8 Street eats in Andalusia, Spain

Higos Chumbos

In Spain mealtimes are important. 

The social aspect is a major part of Spanish life. The Spanish take pride in cooking local produce and traditional seasonal recipes. So eating as you walk along the street is not as common as it is in other parts of the world. In Southern Spain you are more likely to notice people eating street food on festival days or when Feria comes around, rather than just a typical day.

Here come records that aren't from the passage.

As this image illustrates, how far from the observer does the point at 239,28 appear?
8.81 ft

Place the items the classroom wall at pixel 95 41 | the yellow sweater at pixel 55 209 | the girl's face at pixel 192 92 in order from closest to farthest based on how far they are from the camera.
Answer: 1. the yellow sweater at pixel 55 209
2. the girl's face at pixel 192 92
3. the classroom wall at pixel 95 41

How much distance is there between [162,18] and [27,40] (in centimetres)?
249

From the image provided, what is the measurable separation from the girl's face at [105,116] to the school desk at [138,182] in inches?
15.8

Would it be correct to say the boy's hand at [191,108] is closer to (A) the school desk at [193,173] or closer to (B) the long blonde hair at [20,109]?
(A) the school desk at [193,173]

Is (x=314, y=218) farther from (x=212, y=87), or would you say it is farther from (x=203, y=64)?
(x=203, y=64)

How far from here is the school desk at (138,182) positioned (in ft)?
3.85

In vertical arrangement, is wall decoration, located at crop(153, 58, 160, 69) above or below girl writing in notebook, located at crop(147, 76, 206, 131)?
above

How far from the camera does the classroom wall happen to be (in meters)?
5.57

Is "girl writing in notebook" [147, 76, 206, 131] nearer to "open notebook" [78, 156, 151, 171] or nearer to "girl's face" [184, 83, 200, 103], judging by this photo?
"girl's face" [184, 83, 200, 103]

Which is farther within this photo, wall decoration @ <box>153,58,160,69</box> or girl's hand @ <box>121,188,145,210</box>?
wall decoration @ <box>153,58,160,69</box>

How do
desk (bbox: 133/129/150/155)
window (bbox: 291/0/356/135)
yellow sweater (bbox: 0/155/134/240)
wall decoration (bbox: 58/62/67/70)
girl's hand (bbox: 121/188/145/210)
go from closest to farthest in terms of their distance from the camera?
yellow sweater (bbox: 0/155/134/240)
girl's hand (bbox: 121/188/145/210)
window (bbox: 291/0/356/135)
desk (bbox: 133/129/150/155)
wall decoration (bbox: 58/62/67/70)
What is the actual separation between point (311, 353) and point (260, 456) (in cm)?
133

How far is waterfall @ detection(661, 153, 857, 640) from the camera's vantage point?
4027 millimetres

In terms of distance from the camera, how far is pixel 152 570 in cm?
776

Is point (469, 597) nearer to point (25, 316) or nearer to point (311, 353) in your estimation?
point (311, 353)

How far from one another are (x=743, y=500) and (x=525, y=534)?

Here are some of the more typical street eats that you may come across in Andalusia, Spain 

  1. Baked potatoes: A mobile oven is set up when large crowds gather for a festival or street parade. There is typically a small stall next to the oven on a street corner or on a busy square. The floury hot potatoes are topped with cheese and butter.   
  2. Roasted chestnuts: In Autumn and winter it´s wonderful to smell roasted chestnuts in the air. Vendors will have a metal drum with a small fire in the top. The have a battered pan with holes in the bottom to roast the chestnuts in. The chestnuts are served in a white paper cone for you to eat. This natural snack warms your hands on colder winter days. 
  3. Granizado: A drink made from crushed ice. The most common flavor is Lemon,  granizado de limon. Often you can also find this in coffee and orange flavours too. This is good choice to cool down on hot summer days.
            Almeria bakery
  4. Cuña means wedge. In Granada this large chocolate triangular shaped cake is popular with hungry children as they leave school. Apart from these huge cuñas in the bakery there are lots of other pastries on offer too. Croissants, Cañas and Palmeras are popular in Andalusia.  
  5. Salted Sunflower seeds: You may notice children and teenagers eating bags of these while sat on a step or in a park. The distinctive black and white shells are usually left in small heaps on the ground.  
  6. Bocadillo: If you don´t have time to stop for a proper lunch, ask for a bocadillo. A crusty white baguette. Often tomato and olive oil is spread on the bread (rather than butter or margarine) Then it is filled with Spanish ham or manchego cheese. Some places will have a huge variety of fillings and many will happily prepare the baguette for you to take away.   

    Chocolate con churros
  7. Chocolate and Churros: When village fiestas come around, usually in Spring or Summertime. The night dance and live music will normally begin around midnight after the heat has subsided.  So after several hours of dancing, thick hot chocolate and churros may be served to the dancers in the early hours of the morning. This is called ´chocolatada´ . You will also come across Churros sold in small vans or kiosks along the street too. You can get them to take back home or eat there and then. 

  8. Prickly Pears: In August and September you may come across stalls in the street selling prickly pears. These delicious fruits are full of fibre and antioxidants. When eaten chilled, they taste like a natural fruit ice lolly. The problem with picking prickly pears is the sharp needles on their cactus exterior. So buying they ready peeled save yours hands from those painful needles.